BEGIN Data for processing

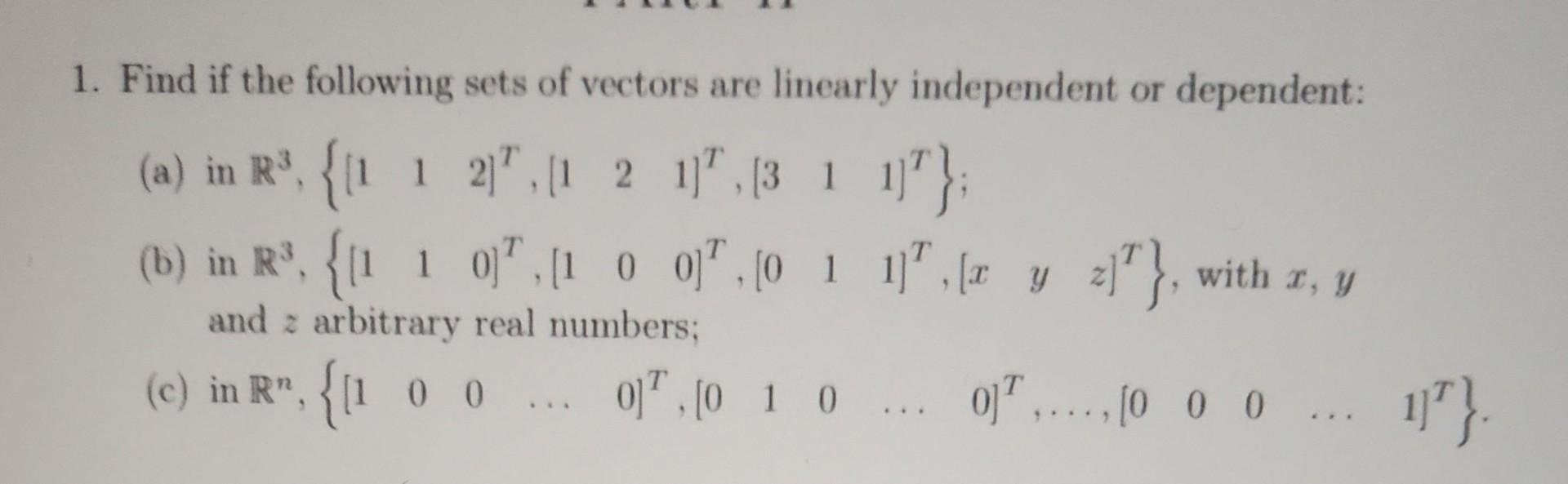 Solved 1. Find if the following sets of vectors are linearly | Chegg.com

END Data for processing
BEGIN Data for processing

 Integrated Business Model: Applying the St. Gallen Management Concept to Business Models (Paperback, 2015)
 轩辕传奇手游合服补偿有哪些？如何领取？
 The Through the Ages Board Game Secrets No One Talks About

END Data for processing

▶ _About this exercise_
Only the lines above from the line with "Integrated Business Model: Applying" to the line with "The Through the", those two lines included, should be reproduced exactly.

▶ _Final answer_
 Integrated Business Model: Applying the St. Gallen Management Concept to Business Models (Paperback, 2015)
 轩辕传奇手游合服补偿有哪些？如何领取？
 The Through the Ages Board Game Secrets No One Talks About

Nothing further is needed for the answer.